- Task statement -
Return every entry exactly.

= = = = = = =

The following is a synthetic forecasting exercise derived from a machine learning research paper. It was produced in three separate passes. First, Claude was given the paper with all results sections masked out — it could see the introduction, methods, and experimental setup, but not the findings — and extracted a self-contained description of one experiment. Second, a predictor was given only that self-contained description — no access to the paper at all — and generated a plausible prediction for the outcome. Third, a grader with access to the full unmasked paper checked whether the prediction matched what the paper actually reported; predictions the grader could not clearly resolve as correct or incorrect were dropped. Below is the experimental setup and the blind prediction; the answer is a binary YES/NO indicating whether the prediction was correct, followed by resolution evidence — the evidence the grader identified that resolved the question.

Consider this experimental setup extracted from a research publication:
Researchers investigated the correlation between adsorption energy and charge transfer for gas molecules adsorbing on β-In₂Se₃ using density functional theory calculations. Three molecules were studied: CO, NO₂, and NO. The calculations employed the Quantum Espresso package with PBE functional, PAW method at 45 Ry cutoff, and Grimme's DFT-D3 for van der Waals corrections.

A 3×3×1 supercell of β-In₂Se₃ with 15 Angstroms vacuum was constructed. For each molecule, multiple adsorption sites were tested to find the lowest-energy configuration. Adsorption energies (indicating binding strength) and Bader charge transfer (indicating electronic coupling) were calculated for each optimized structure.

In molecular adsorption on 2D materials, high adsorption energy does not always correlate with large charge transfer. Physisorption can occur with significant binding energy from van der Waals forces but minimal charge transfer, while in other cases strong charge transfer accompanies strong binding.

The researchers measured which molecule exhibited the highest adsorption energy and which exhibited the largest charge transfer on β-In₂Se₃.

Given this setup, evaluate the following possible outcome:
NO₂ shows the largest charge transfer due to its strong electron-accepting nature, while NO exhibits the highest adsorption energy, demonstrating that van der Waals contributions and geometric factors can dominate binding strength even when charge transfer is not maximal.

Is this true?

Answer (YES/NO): YES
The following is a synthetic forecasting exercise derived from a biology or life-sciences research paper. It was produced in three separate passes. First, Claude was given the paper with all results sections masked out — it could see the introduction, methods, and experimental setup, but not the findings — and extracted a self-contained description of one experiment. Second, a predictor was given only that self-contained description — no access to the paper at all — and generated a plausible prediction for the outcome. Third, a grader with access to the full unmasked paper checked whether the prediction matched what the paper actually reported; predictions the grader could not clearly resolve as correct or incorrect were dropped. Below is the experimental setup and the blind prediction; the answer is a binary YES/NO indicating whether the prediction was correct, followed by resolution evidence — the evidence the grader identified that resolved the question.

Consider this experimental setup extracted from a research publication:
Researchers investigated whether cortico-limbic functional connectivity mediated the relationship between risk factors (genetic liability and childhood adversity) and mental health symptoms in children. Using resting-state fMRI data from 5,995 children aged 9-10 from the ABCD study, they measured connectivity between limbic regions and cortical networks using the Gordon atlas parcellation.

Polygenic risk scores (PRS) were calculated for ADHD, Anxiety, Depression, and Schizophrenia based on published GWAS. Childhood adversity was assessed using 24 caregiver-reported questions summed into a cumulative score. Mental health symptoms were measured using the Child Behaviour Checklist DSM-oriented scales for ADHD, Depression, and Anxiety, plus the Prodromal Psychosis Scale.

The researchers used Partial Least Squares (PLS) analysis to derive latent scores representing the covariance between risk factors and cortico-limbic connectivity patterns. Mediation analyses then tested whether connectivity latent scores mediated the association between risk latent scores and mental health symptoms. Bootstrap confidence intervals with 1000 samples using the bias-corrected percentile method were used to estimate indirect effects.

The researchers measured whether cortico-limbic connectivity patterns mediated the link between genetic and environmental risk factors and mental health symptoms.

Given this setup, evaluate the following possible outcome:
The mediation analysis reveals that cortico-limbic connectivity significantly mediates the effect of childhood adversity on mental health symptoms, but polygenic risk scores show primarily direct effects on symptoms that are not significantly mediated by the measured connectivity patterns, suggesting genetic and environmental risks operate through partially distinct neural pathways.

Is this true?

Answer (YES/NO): NO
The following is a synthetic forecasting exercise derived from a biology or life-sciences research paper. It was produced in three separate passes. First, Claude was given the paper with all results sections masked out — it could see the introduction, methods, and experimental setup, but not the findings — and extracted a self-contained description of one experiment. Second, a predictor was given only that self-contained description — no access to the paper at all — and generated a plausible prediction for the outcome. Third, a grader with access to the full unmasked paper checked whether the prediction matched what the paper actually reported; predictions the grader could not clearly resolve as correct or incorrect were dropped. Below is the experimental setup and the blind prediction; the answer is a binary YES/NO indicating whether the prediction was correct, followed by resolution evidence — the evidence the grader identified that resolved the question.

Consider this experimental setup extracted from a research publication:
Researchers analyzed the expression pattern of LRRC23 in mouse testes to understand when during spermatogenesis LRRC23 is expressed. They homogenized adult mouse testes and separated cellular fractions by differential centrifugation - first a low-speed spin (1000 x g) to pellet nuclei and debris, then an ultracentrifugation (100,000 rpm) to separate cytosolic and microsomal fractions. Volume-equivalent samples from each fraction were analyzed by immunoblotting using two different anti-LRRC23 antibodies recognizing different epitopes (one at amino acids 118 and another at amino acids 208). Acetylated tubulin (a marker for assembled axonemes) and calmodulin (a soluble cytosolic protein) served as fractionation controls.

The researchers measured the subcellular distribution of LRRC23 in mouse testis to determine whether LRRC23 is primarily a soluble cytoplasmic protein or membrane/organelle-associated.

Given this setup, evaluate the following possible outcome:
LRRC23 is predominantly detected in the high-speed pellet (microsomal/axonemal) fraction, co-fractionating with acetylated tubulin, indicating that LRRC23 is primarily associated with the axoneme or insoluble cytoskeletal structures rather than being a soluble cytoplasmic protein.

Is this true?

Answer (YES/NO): NO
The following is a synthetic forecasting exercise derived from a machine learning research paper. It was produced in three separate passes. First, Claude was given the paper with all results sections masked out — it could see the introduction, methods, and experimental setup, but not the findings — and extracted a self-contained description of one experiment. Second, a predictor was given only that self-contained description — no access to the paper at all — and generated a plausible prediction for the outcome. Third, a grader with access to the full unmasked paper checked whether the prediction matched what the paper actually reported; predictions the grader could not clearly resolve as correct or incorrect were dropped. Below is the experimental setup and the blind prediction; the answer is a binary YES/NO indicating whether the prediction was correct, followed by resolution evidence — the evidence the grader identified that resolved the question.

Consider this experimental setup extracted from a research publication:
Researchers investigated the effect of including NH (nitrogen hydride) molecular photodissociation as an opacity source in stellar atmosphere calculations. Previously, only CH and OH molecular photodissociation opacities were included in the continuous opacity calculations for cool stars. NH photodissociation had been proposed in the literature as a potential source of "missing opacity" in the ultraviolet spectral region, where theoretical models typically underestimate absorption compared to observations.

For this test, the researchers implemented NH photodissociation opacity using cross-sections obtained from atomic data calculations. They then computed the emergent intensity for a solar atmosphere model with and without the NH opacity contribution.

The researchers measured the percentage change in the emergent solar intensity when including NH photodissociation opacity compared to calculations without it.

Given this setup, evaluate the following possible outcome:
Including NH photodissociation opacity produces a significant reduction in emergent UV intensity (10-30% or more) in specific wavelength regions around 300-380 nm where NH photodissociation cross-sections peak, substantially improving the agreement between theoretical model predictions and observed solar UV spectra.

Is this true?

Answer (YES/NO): NO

= = = = = = =

- Reply -
The following is a synthetic forecasting exercise derived from a machine learning research paper. It was produced in three separate passes. First, Claude was given the paper with all results sections masked out — it could see the introduction, methods, and experimental setup, but not the findings — and extracted a self-contained description of one experiment. Second, a predictor was given only that self-contained description — no access to the paper at all — and generated a plausible prediction for the outcome. Third, a grader with access to the full unmasked paper checked whether the prediction matched what the paper actually reported; predictions the grader could not clearly resolve as correct or incorrect were dropped. Below is the experimental setup and the blind prediction; the answer is a binary YES/NO indicating whether the prediction was correct, followed by resolution evidence — the evidence the grader identified that resolved the question.

Consider this experimental setup extracted from a research publication:
Researchers investigated the correlation between adsorption energy and charge transfer for gas molecules adsorbing on β-In₂Se₃ using density functional theory calculations. Three molecules were studied: CO, NO₂, and NO. The calculations employed the Quantum Espresso package with PBE functional, PAW method at 45 Ry cutoff, and Grimme's DFT-D3 for van der Waals corrections.

A 3×3×1 supercell of β-In₂Se₃ with 15 Angstroms vacuum was constructed. For each molecule, multiple adsorption sites were tested to find the lowest-energy configuration. Adsorption energies (indicating binding strength) and Bader charge transfer (indicating electronic coupling) were calculated for each optimized structure.

In molecular adsorption on 2D materials, high adsorption energy does not always correlate with large charge transfer. Physisorption can occur with significant binding energy from van der Waals forces but minimal charge transfer, while in other cases strong charge transfer accompanies strong binding.

The researchers measured which molecule exhibited the highest adsorption energy and which exhibited the largest charge transfer on β-In₂Se₃.

Given this setup, evaluate the following possible outcome:
NO₂ shows the largest charge transfer due to its strong electron-accepting nature, while NO exhibits the highest adsorption energy, demonstrating that van der Waals contributions and geometric factors can dominate binding strength even when charge transfer is not maximal.

Is this true?

Answer (YES/NO): YES
The following is a synthetic forecasting exercise derived from a biology or life-sciences research paper. It was produced in three separate passes. First, Claude was given the paper with all results sections masked out — it could see the introduction, methods, and experimental setup, but not the findings — and extracted a self-contained description of one experiment. Second, a predictor was given only that self-contained description — no access to the paper at all — and generated a plausible prediction for the outcome. Third, a grader with access to the full unmasked paper checked whether the prediction matched what the paper actually reported; predictions the grader could not clearly resolve as correct or incorrect were dropped. Below is the experimental setup and the blind prediction; the answer is a binary YES/NO indicating whether the prediction was correct, followed by resolution evidence — the evidence the grader identified that resolved the question.

Consider this experimental setup extracted from a research publication:
Researchers investigated whether cortico-limbic functional connectivity mediated the relationship between risk factors (genetic liability and childhood adversity) and mental health symptoms in children. Using resting-state fMRI data from 5,995 children aged 9-10 from the ABCD study, they measured connectivity between limbic regions and cortical networks using the Gordon atlas parcellation.

Polygenic risk scores (PRS) were calculated for ADHD, Anxiety, Depression, and Schizophrenia based on published GWAS. Childhood adversity was assessed using 24 caregiver-reported questions summed into a cumulative score. Mental health symptoms were measured using the Child Behaviour Checklist DSM-oriented scales for ADHD, Depression, and Anxiety, plus the Prodromal Psychosis Scale.

The researchers used Partial Least Squares (PLS) analysis to derive latent scores representing the covariance between risk factors and cortico-limbic connectivity patterns. Mediation analyses then tested whether connectivity latent scores mediated the association between risk latent scores and mental health symptoms. Bootstrap confidence intervals with 1000 samples using the bias-corrected percentile method were used to estimate indirect effects.

The researchers measured whether cortico-limbic connectivity patterns mediated the link between genetic and environmental risk factors and mental health symptoms.

Given this setup, evaluate the following possible outcome:
The mediation analysis reveals that cortico-limbic connectivity significantly mediates the effect of childhood adversity on mental health symptoms, but polygenic risk scores show primarily direct effects on symptoms that are not significantly mediated by the measured connectivity patterns, suggesting genetic and environmental risks operate through partially distinct neural pathways.

Is this true?

Answer (YES/NO): NO
The following is a synthetic forecasting exercise derived from a biology or life-sciences research paper. It was produced in three separate passes. First, Claude was given the paper with all results sections masked out — it could see the introduction, methods, and experimental setup, but not the findings — and extracted a self-contained description of one experiment. Second, a predictor was given only that self-contained description — no access to the paper at all — and generated a plausible prediction for the outcome. Third, a grader with access to the full unmasked paper checked whether the prediction matched what the paper actually reported; predictions the grader could not clearly resolve as correct or incorrect were dropped. Below is the experimental setup and the blind prediction; the answer is a binary YES/NO indicating whether the prediction was correct, followed by resolution evidence — the evidence the grader identified that resolved the question.

Consider this experimental setup extracted from a research publication:
Researchers analyzed the expression pattern of LRRC23 in mouse testes to understand when during spermatogenesis LRRC23 is expressed. They homogenized adult mouse testes and separated cellular fractions by differential centrifugation - first a low-speed spin (1000 x g) to pellet nuclei and debris, then an ultracentrifugation (100,000 rpm) to separate cytosolic and microsomal fractions. Volume-equivalent samples from each fraction were analyzed by immunoblotting using two different anti-LRRC23 antibodies recognizing different epitopes (one at amino acids 118 and another at amino acids 208). Acetylated tubulin (a marker for assembled axonemes) and calmodulin (a soluble cytosolic protein) served as fractionation controls.

The researchers measured the subcellular distribution of LRRC23 in mouse testis to determine whether LRRC23 is primarily a soluble cytoplasmic protein or membrane/organelle-associated.

Given this setup, evaluate the following possible outcome:
LRRC23 is predominantly detected in the high-speed pellet (microsomal/axonemal) fraction, co-fractionating with acetylated tubulin, indicating that LRRC23 is primarily associated with the axoneme or insoluble cytoskeletal structures rather than being a soluble cytoplasmic protein.

Is this true?

Answer (YES/NO): NO
The following is a synthetic forecasting exercise derived from a machine learning research paper. It was produced in three separate passes. First, Claude was given the paper with all results sections masked out — it could see the introduction, methods, and experimental setup, but not the findings — and extracted a self-contained description of one experiment. Second, a predictor was given only that self-contained description — no access to the paper at all — and generated a plausible prediction for the outcome. Third, a grader with access to the full unmasked paper checked whether the prediction matched what the paper actually reported; predictions the grader could not clearly resolve as correct or incorrect were dropped. Below is the experimental setup and the blind prediction; the answer is a binary YES/NO indicating whether the prediction was correct, followed by resolution evidence — the evidence the grader identified that resolved the question.

Consider this experimental setup extracted from a research publication:
Researchers investigated the effect of including NH (nitrogen hydride) molecular photodissociation as an opacity source in stellar atmosphere calculations. Previously, only CH and OH molecular photodissociation opacities were included in the continuous opacity calculations for cool stars. NH photodissociation had been proposed in the literature as a potential source of "missing opacity" in the ultraviolet spectral region, where theoretical models typically underestimate absorption compared to observations.

For this test, the researchers implemented NH photodissociation opacity using cross-sections obtained from atomic data calculations. They then computed the emergent intensity for a solar atmosphere model with and without the NH opacity contribution.

The researchers measured the percentage change in the emergent solar intensity when including NH photodissociation opacity compared to calculations without it.

Given this setup, evaluate the following possible outcome:
Including NH photodissociation opacity produces a significant reduction in emergent UV intensity (10-30% or more) in specific wavelength regions around 300-380 nm where NH photodissociation cross-sections peak, substantially improving the agreement between theoretical model predictions and observed solar UV spectra.

Is this true?

Answer (YES/NO): NO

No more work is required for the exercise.